It should be noted first that, compared with relatively high energy (ie shorter wavelength) beams, beams with relatively low energy (that is, wavelengths greater than 700 nm) penetrate deeper into silicon materials. In this embodiment, since the first solar cell 22 is farther away from the light-receiving side 2a, the first solar cell 22 can be configured to absorb relatively low-energy (ie, longer wavelength) beams of sunlight L. In addition, the second solar cell 24 is closer to the light-receiving side 2 a and can be configured to absorb relatively high-energy (ie, short-wavelength) light beams in the sunlight L.

In one embodiment, the material constituting the first solar cell 22 may be polysilicon or microcrystalline silicon to absorb light beams with lower energy. In detail, the material constituting the first P-type semiconductor layer 221 , the first intrinsic semiconductor layer 222 and the first N-type semiconductor layer 223 may be microcrystalline silicon or polycrystalline silicon. In addition, the average grain size of the first P-type semiconductor layer 221 , the first intrinsic semiconductor layer 222 and the first N-type semiconductor layer 223 ranges from 5 nm to 80 nm, preferably 20 nm to 80 nm.

In addition, the material constituting the second solar cell 24 can be mainly amorphous silicon to absorb light beams with higher energy. In this way, the photoelectric conversion efficiency of the double heterojunction solar cell 2 can be improved. In detail, the material constituting the second intrinsic semiconductor layer 242 and the second P-type semiconductor layer 243 is amorphous silicon. However, the material constituting the second N-type semiconductor layer 241 may be amorphous silicon, microcrystalline silicon or polycrystalline silicon. In this way, when sunlight L enters the double heterojunction solar cell 2 from the light-receiving side 2a, the second solar cell 24 can absorb light beams with higher energy.

As shown in FIG. 2 , the common electrode structure 23 is located between the first solar cell 22 and the second solar cell 24 to connect the first solar cell 23 and the second solar cell 24 in parallel. Further, the common electrode structure 23 is electrically connected to the first N-type semiconductor layer 223 of the first solar cell 22 and the second N-type semiconductor layer 241 of the second solar cell 24 .

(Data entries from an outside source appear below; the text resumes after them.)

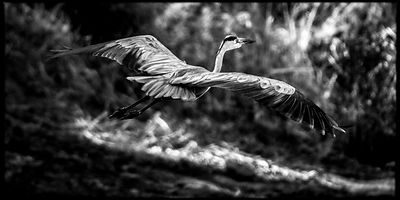 5688-Bird_Laurent_Baheux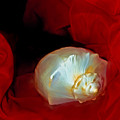 Shell And Satin Flow by Lynda Lehmann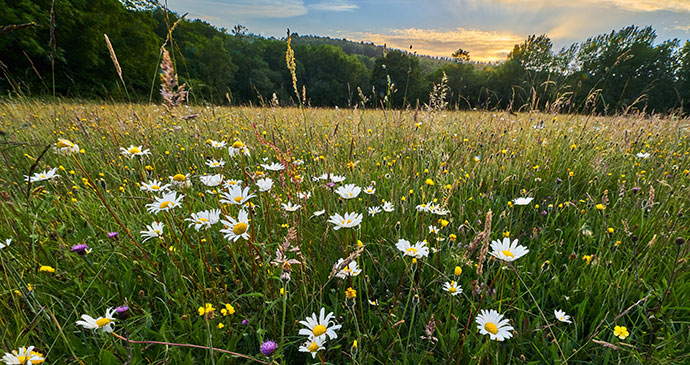 Meadow, UK © Matthew J Thomas, Shutterstock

Please continue to refer to FIG. 2 , the second terminal electrode 25 is disposed on the second solar cell 24 . Further, the second P-type semiconductor layer 243 of the second solar cell 24 is electrically connected to the second terminal electrode 25 .

As shown in FIG. 2 , after sunlight L enters the interior of the double heterojunction solar cell 2 from the light-receiving side 2 a and is absorbed by the first solar cell 22 and the second solar cell 24 , after the first solar cell 22 and the second solar cell 24 The photoelectron flow Ie generated in the two solar cells 24 will converge to the common electrode structure 23 and be derived from the common electrode structure 23 .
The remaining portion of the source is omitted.